The UK Government, through the 2000 House of Lords Inquiry into contaminated cabin air, called for research "to refute the 'common allegations' and give public confidence with regard to cabin air quality".
No call for a genuine inquiry to find out whether the air actually does get contaminated, then? Apparently not.
Anyway, the result of that call for refutation has been the Cranfield University report (see the immediately preceding blog), which said that the highly neurotoxic chemical tricresyl phosphate was detected in cabin air, but at levels that are legally acceptable.
Apparently these neurotoxins are politically acceptable as well, because Transport Minister Theresa Villiers has welcomed the report.
Dr Susan Michaelis, just back from the Aerospace Medical Association's annual meeting in Anchorage, where she presented her PhD "Health and Flight Safety Implications from Exposure to Contaminated Air in Aircraft" , has this to say about the Cranfield report:
"The study is completely contradictory as it clearly identified the organophosphate TCP - from the engine oil additives - at concerning levels in the cabin air, but dismissed this as all satisfactory.
"It is anything but OK. By dismissing the significance of the findings [of TCP in the cabin air], the government can follow its public position that they do not need to study the health of the people who have been exposed to contaminated air.

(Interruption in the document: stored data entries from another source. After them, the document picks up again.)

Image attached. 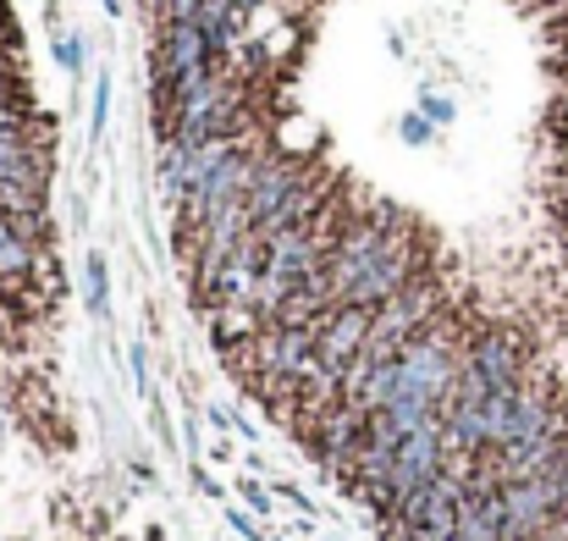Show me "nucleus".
I'll list each match as a JSON object with an SVG mask.
<instances>
[{"mask_svg": "<svg viewBox=\"0 0 568 541\" xmlns=\"http://www.w3.org/2000/svg\"><path fill=\"white\" fill-rule=\"evenodd\" d=\"M310 172H315L310 161H293V156H282V150H254L248 199H243V204H248V221L260 227V221H265V216H271V210H276V204H282V199L298 188V182L310 178Z\"/></svg>", "mask_w": 568, "mask_h": 541, "instance_id": "nucleus-1", "label": "nucleus"}, {"mask_svg": "<svg viewBox=\"0 0 568 541\" xmlns=\"http://www.w3.org/2000/svg\"><path fill=\"white\" fill-rule=\"evenodd\" d=\"M371 327H376V310H365V304H337V310L321 321V360L348 370V364L365 354Z\"/></svg>", "mask_w": 568, "mask_h": 541, "instance_id": "nucleus-2", "label": "nucleus"}, {"mask_svg": "<svg viewBox=\"0 0 568 541\" xmlns=\"http://www.w3.org/2000/svg\"><path fill=\"white\" fill-rule=\"evenodd\" d=\"M89 310L105 321L111 315V288H105V260L100 254H89Z\"/></svg>", "mask_w": 568, "mask_h": 541, "instance_id": "nucleus-3", "label": "nucleus"}, {"mask_svg": "<svg viewBox=\"0 0 568 541\" xmlns=\"http://www.w3.org/2000/svg\"><path fill=\"white\" fill-rule=\"evenodd\" d=\"M55 61H61L67 72H78V67H83V44H78L72 33H55Z\"/></svg>", "mask_w": 568, "mask_h": 541, "instance_id": "nucleus-4", "label": "nucleus"}, {"mask_svg": "<svg viewBox=\"0 0 568 541\" xmlns=\"http://www.w3.org/2000/svg\"><path fill=\"white\" fill-rule=\"evenodd\" d=\"M397 133H403V144H425L430 139V117H403Z\"/></svg>", "mask_w": 568, "mask_h": 541, "instance_id": "nucleus-5", "label": "nucleus"}, {"mask_svg": "<svg viewBox=\"0 0 568 541\" xmlns=\"http://www.w3.org/2000/svg\"><path fill=\"white\" fill-rule=\"evenodd\" d=\"M105 111H111V78L100 72V89H94V139H100V128H105Z\"/></svg>", "mask_w": 568, "mask_h": 541, "instance_id": "nucleus-6", "label": "nucleus"}, {"mask_svg": "<svg viewBox=\"0 0 568 541\" xmlns=\"http://www.w3.org/2000/svg\"><path fill=\"white\" fill-rule=\"evenodd\" d=\"M419 106H425V117H430V122H453V100H442V94H425Z\"/></svg>", "mask_w": 568, "mask_h": 541, "instance_id": "nucleus-7", "label": "nucleus"}, {"mask_svg": "<svg viewBox=\"0 0 568 541\" xmlns=\"http://www.w3.org/2000/svg\"><path fill=\"white\" fill-rule=\"evenodd\" d=\"M237 492L248 498V509H254V514H265V509H271V503H265V487H260V481H237Z\"/></svg>", "mask_w": 568, "mask_h": 541, "instance_id": "nucleus-8", "label": "nucleus"}]
</instances>
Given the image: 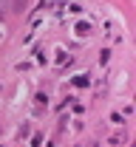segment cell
<instances>
[{
    "mask_svg": "<svg viewBox=\"0 0 136 147\" xmlns=\"http://www.w3.org/2000/svg\"><path fill=\"white\" fill-rule=\"evenodd\" d=\"M74 85L77 88H88L91 85V76H74Z\"/></svg>",
    "mask_w": 136,
    "mask_h": 147,
    "instance_id": "cell-1",
    "label": "cell"
},
{
    "mask_svg": "<svg viewBox=\"0 0 136 147\" xmlns=\"http://www.w3.org/2000/svg\"><path fill=\"white\" fill-rule=\"evenodd\" d=\"M108 142H111V144H114V147H119V144H122V142H125V133H119V136H114V139H108Z\"/></svg>",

"TCP was clearly identified as neurotoxic in the 1930's and again in the 1950's, so they have long known how toxic the substances found are, but this report has just ignored all the science. The government considers it acceptable to expose people to TCP, but following my PhD studies I can assure you it is not.
"This report confirms that, in normal aircraft flight, people are being exposed to TCP, the organophosphate from the engine oil."
Cranfield ran tests on 100 flights and, if its definition of reportable events has any credibility, there were no "reportable level" fume events during its trial. What use was it, then?